About this exercise:
A faithful copy of the data is what is wanted, minus any pictures.

Material provided:
#####

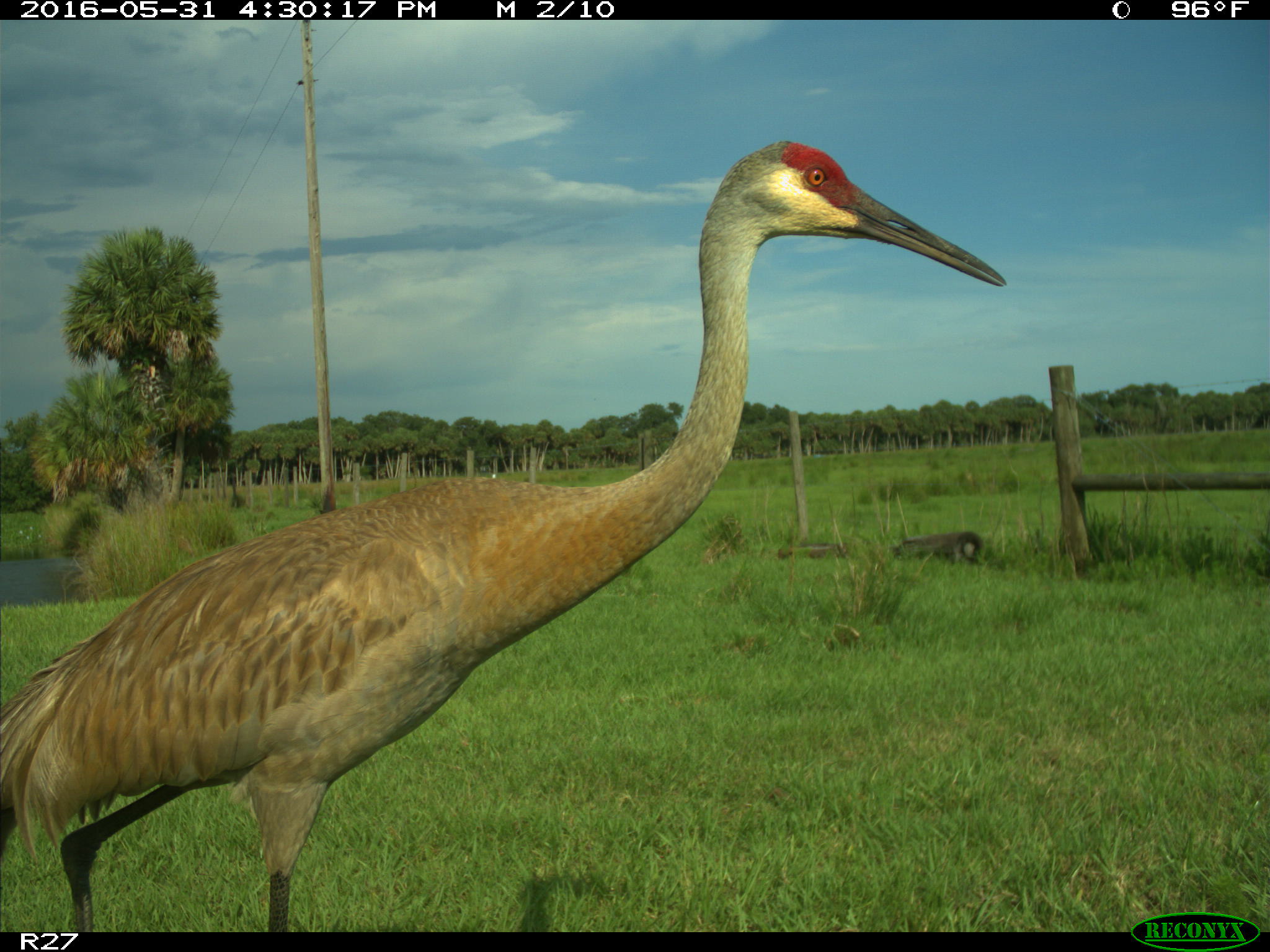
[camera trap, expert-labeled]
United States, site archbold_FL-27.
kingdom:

#####

Answer space:
[camera trap, expert-labeled]
United States, site archbold_FL-27.
kingdom:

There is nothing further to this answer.